The impact would be wide reaching across CADA's nine-county area, as those staff members work with hundreds upon hundreds of victims of sexual and domestic violence.

"It's going to impact over 1,000 people per year who currently have access to programming in our area," Mack said.

CADA currently serves between 2,000 to 2,500 people per year. There's more to the numbers, though, said Kristen Walters, CADA's development and communications manager.

"The time advocates spend with each person has increased," she said. "The complexity of everyone's situation has increased, so the numbers aren't necessarily telling the whole picture."

CADA leadership's hopes for a funding increase crumbled when the legislative session fizzled out last year. This year, Mack described feeling cautiously optimistic as the nonprofit works to educate lawmakers and the public on how funding isn't a given.

About 84% of CADA's revenue comes from grants from the Minnesota Department of Public Safety's Office of Justice Programs, or OJP. The grants include both state funding, the chunk that's long been flat, and federal funding, which fluctuates more year over year.

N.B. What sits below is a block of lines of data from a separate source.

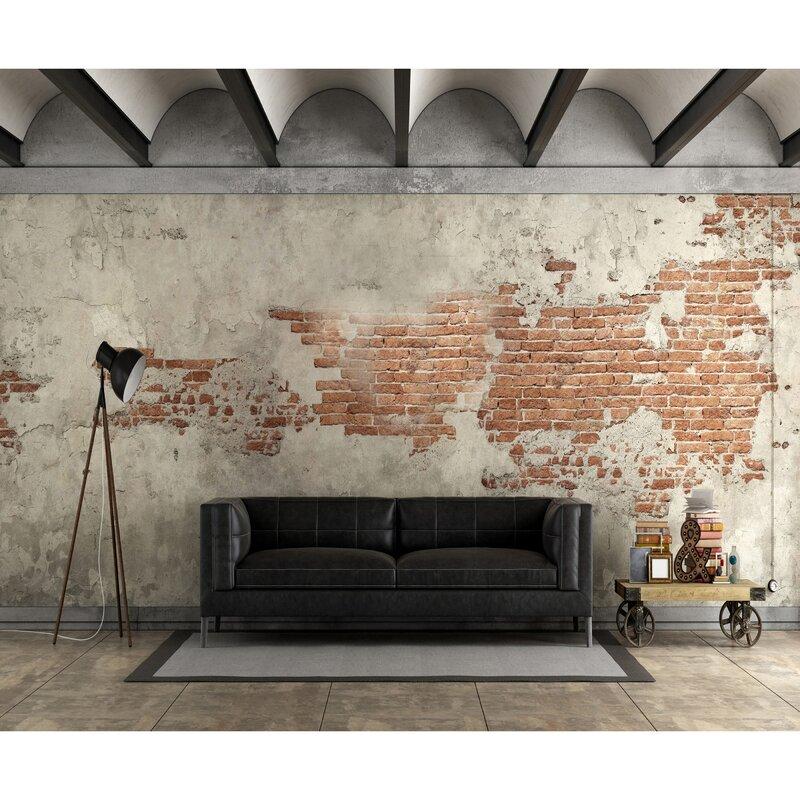 Orren Ellis Safi Top Grain Leather Loveseat Wayfair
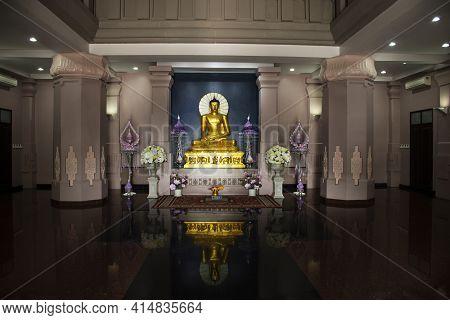 Wat Panyanantaram Or Panya Nantaram Temple For Thai People And Foriegn Travelers Travel Visit And Re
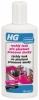 HG 29301 Rychlý lesk pro plastové pracovní desky 125ml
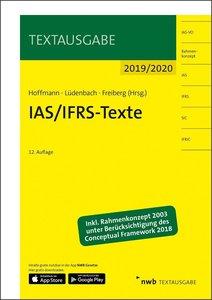 IAS/IFRS-Texte 2019/2020, mit 1 Buch, mit 1 Online-Zugang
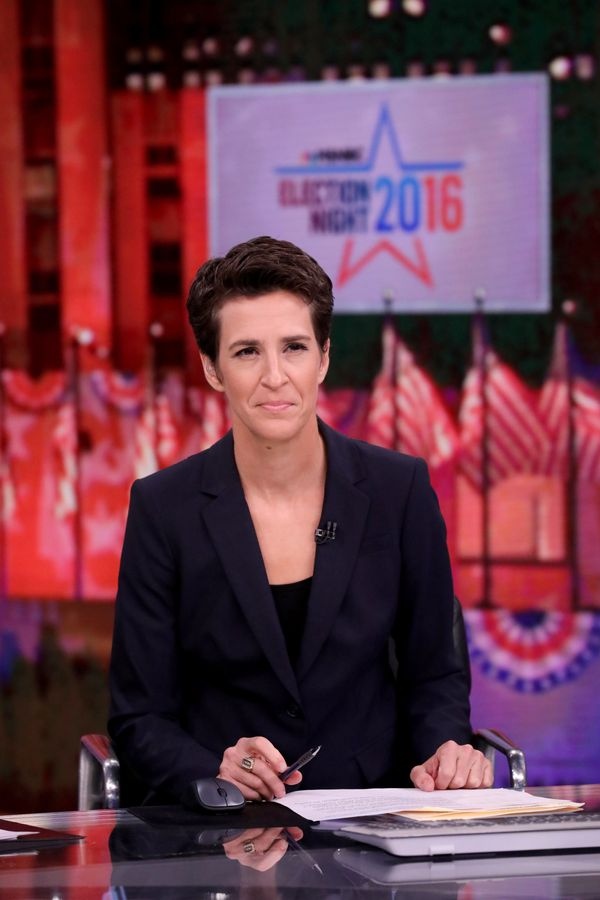 TV host Rachel Maddow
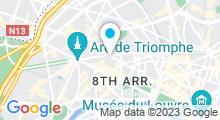Plan Carte Spa de l'Hôtel Champs Elysées Plaza à Paris (8ème)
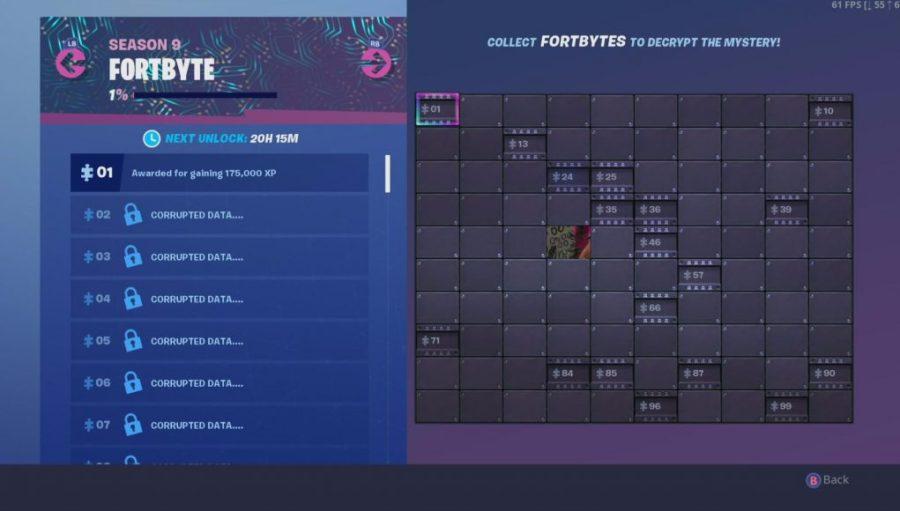Lista completa de todos los desafíos de Fortbyte actualmente disponibles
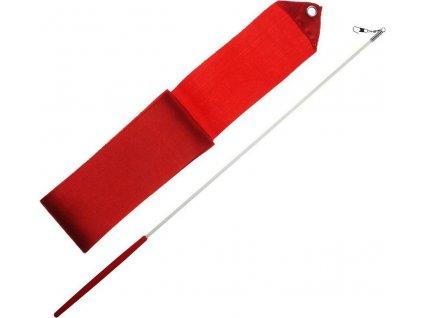 Gymnastická stuha + tyčka - červená Červená 3406CE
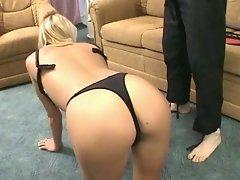 Hot fetish sex for horny blonde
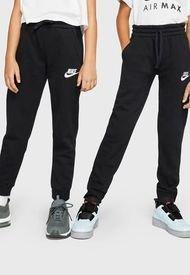 Pantalón de Buzo Nike B NSW CLUB FLC JOGGER PANT Negro - Calce Regular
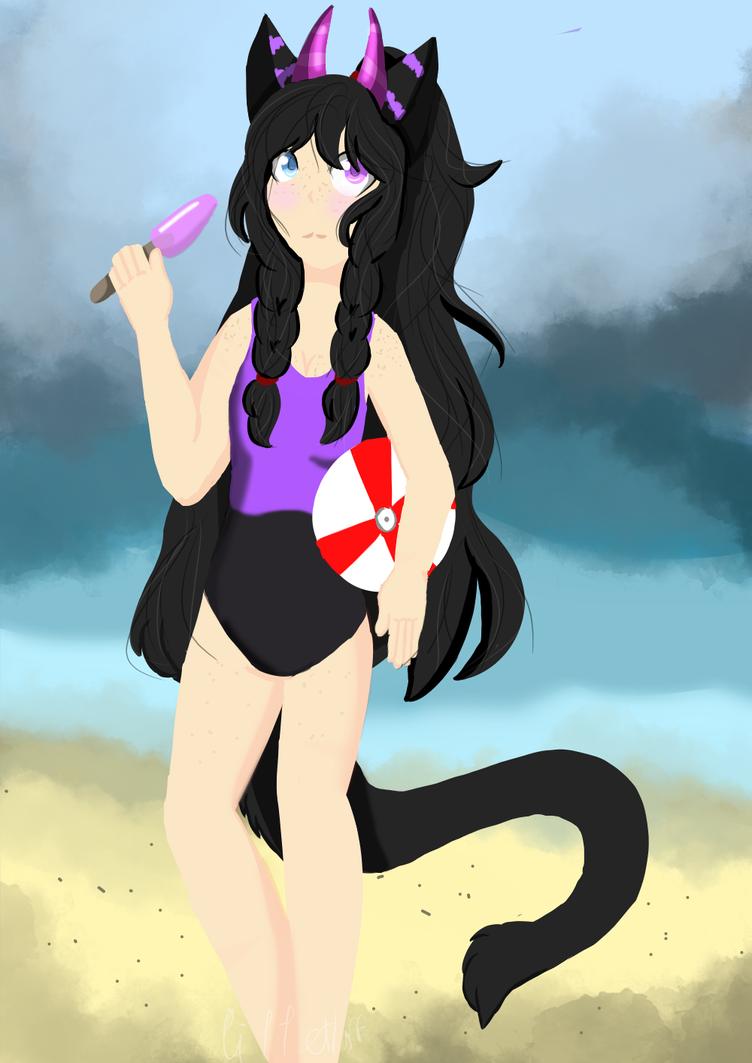 Its Beach time!(Redraw) by NekoartsCandy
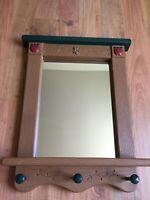 "Home Interiors APPLE Wall Mirror Shelf Coat Rack 21 3/8"" x 16 3/4"" Homco PERFECT"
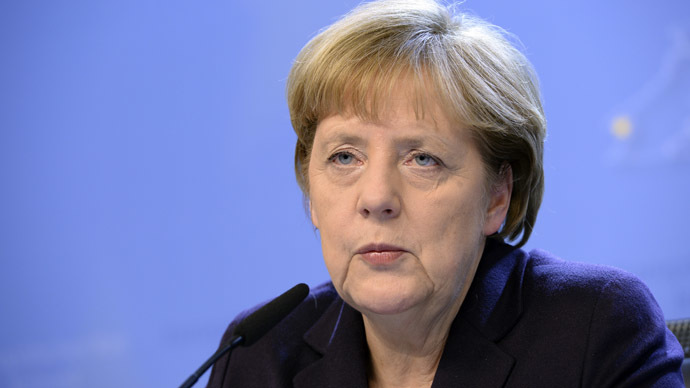 German govt denies Merkel staffer's laptop infected by US/UK malware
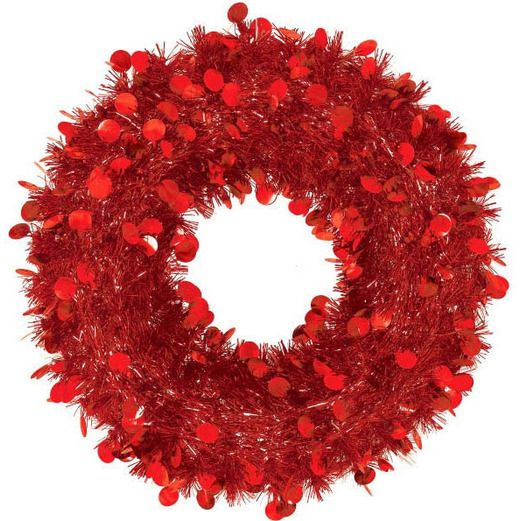 Christmas Decorations Jumbo Tinsel Red Wreath Image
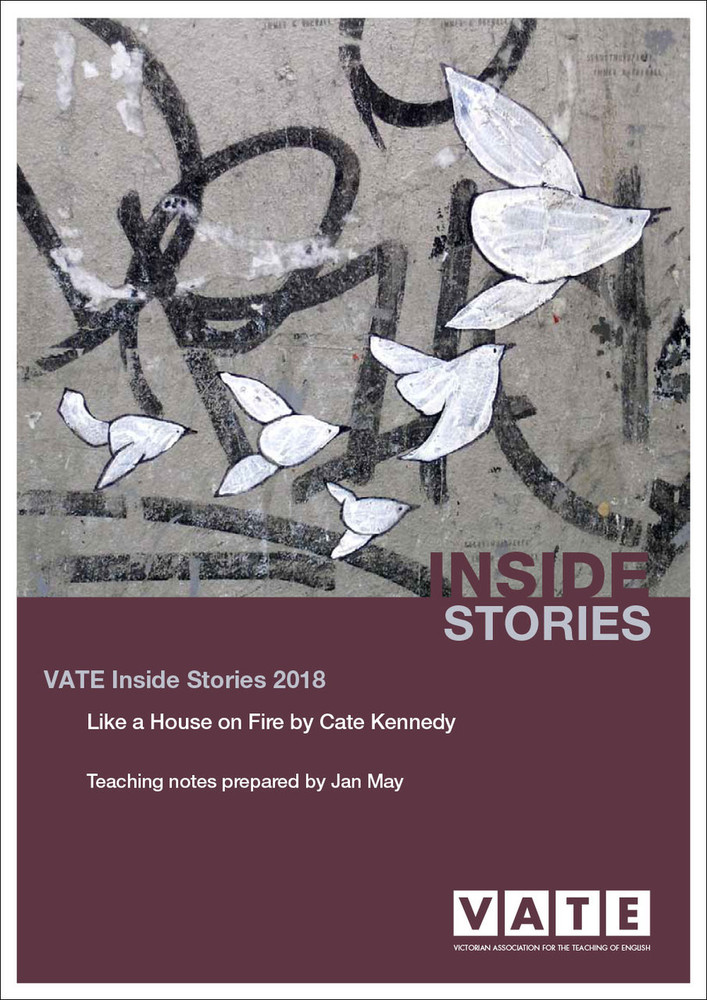 Like a House on Fire (VATE Inside Stories)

It's typical for crime victim service programs to rely on this grant funding, Walters said.

The federal funding, from the Victims of Crime Act, is partly tied to the number and type of federal prosecutions. A big case requiring high restitution payments goes on to help crime victim services organizations, but funding fell off in the later years of the Trump administration and hasn't yet rebounded during the Biden administration.

The result is CADA expects to receive a $230,000 reduction in federal funding. And while no state increase would be the worst case scenario, securing an increase merely improves the chances of CADA maintaining current support staff levels.

Increasing services, let alone increasing staff or investing in retaining staff in a competitive job market, would require a bigger funding increase, essentially establishing a new, sustainable baseline.

Funding for CADA, a vital partner to the Mankato Department of Public Safety, is critical, said Matt DuRose, deputy director of public safety.

"We really rely upon them for victim advocacy, and that can be through the court process, could be through protection orders, and it can be other parts of advocacy that we really need somebody to provide," he said. "CADA really fills that void."

CADA's statewide coalition partners will be rallying to raise awareness of their roles and funding situations at the Capitol on March 22. The groups will look to stir up support on both sides of the aisle for the grant increase and additional needs, after six DFL representatives authored the funding bill in the Minnesota House and Sen. Heather Gustafson, DFL-Vadnais Heights, authored a companion bill in the Minnesota Senate.